## Stated goal
Rewrite the rows from the line containing "By looking at" through the line containing "From the lens, what" as a numbered list, leaving out any blank lines.

#### Recorded data

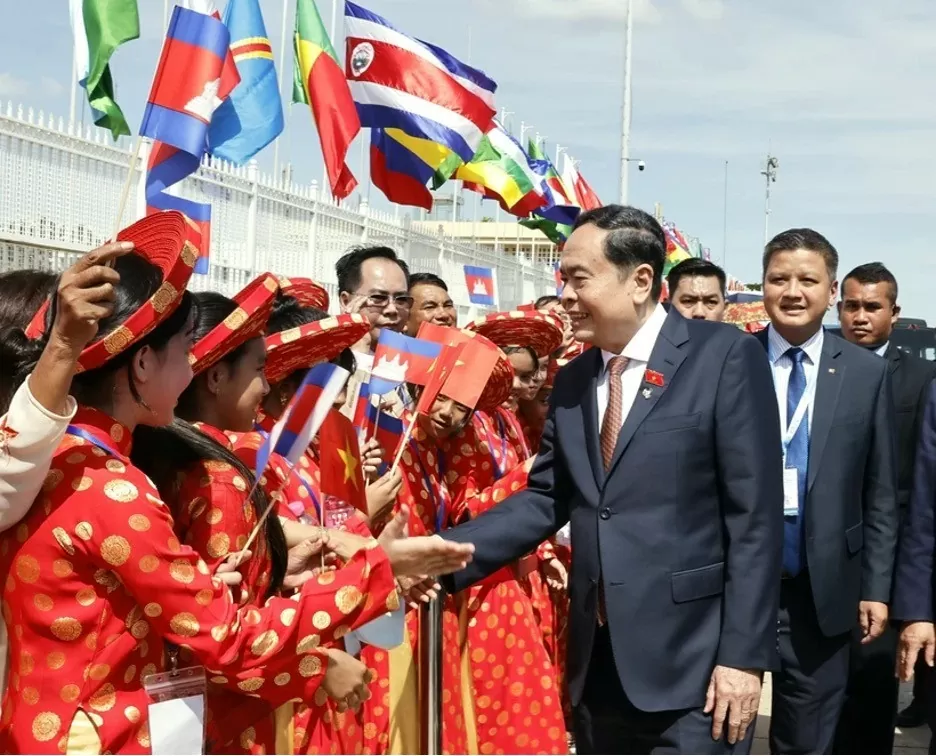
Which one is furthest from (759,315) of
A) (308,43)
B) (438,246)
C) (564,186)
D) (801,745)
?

########
#### Recorded data

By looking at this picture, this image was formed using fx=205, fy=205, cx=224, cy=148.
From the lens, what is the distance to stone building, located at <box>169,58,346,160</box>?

########

## Full solution
1. By looking at this picture, this image was formed using fx=205, fy=205, cx=224, cy=148.
2. From the lens, what is the distance to stone building, located at <box>169,58,346,160</box>?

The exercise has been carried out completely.